Epigallocatechin gallate induces GLUT4 translocation in skeletal muscle through both PI3K- and AMPK-dependent pathways.

Our previous report demonstrated that epigallocatechin gallate (EGCg) promotes translocation of glucose transporter 4 (GLUT4) in skeletal muscle. In this study, we investigated the molecular mechanism of GLUT4 translocation by EGCg at the physiological concentration range. In L6 cells, EGCg induced phosphorylation of phosphatidylinositide 3'-kinase (PI3K) and downstream protein kinase C (PKC) λ/ξ without affecting the phosphorylation of insulin receptor and Akt. EGCg-induced GLUT4 translocation was suppressed by RNA interference-mediated knockdown of PI3K and treatment with PKC inhibitor Go6983. Moreover, EGCg increased Rac1 activity and actin remodelling as downstream events of PKCλ/ξ. These results indicate that EGCg induced GLUT4 translocation through a PI3K-dependent pathway, but its mode of action differed from that of insulin.

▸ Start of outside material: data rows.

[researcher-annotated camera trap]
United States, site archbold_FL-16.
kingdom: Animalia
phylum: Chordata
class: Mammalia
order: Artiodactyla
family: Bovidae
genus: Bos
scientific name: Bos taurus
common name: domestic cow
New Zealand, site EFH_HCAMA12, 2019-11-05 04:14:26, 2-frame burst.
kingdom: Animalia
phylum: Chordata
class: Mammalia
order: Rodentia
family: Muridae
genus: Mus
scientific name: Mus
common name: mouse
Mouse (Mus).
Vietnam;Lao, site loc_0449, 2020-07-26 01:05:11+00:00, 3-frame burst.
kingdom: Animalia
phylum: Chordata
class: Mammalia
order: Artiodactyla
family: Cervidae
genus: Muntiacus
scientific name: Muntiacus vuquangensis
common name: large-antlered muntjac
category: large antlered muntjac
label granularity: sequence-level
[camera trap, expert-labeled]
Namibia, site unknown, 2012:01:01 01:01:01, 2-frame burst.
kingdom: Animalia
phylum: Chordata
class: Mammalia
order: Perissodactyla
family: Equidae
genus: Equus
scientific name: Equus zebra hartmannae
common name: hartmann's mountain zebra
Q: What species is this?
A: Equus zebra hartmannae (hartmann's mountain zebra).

EGCg also induced GLUT4 translocation through a 5'-adenosine monophosphate-activated protein kinase (AMPK)-dependent pathway. 67 kDa laminin receptor, which is a target molecule of EGCg, was not involved in EGCg-induced glucose uptake in L6 cells. The oral administration of EGCg suppressed postprandial hyperglycaemia accompanied by GLUT4 translocation through both PI3K- and AMPK-dependent pathways, and promoted glycogen accumulation in skeletal muscle of ICR mice. EGCg promotes GLUT4 translocation through both PI3K- and AMPK-dependent pathways and glycogen accumulation in skeletal muscle.